Absorption of carbon dioxide into N-methyldiethanolamine in a high-throughput microchannel reactor

• Microporous tube-in-tube microreactor is a high-throughput device for CO2 capture.
• The high volume mass transfer coefficient and CO2 removal efficiency were achieved.
• Effects of design and operating parameters were studied to optimize the conditions.
• The alkanolamine solutions of 10 wt.% MDEA and 4 wt.% PZ were used as absorbents.
• Smaller micropore size and annular channel width led to higher mass transfer efficiency.

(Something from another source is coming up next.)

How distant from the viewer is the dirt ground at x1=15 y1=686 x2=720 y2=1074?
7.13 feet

Global warming due to greenhouse effects is on the rise, and many efforts to reduce emissions of CO2 which is a major greenhouse gas from combustion of carbonaceous materials are being made. In this study, chemical absorption of CO2 into N-methyldiethanolamine (MDEA) solution combined with effective activator piperazine (PZ), from a gas mixture containing N2 was carried out in a high-throughput microporous tube-in-tube microchannel reactor (MTMCR). As a novel microreactor, MTMCR greatly intensifies gas–liquid mass transfer due to its large gas–liquid interfacial area. The effects of different parameters on the overall volume mass transfer coefficient and CO2 removal efficiency were investigated. The results showed that both mass transfer coefficient and CO2 removal efficiency increased with an increase in the liquid flow rate, temperature and concentration of liquid solvent. Also, the gas–liquid mass transfer efficiency increased with a decrease in the size of the micropore and annular channel of MTMCR. The volume mass transfer coefficient and CO2 removal efficiency reached 1.70 s−1 and 97%, respectively, at flow rates of 100 L/h and 5.32 L/h for gas and liquid respectively, with alkanolamine solutions containing 10 wt.% MDEA and 4 wt.% PZ.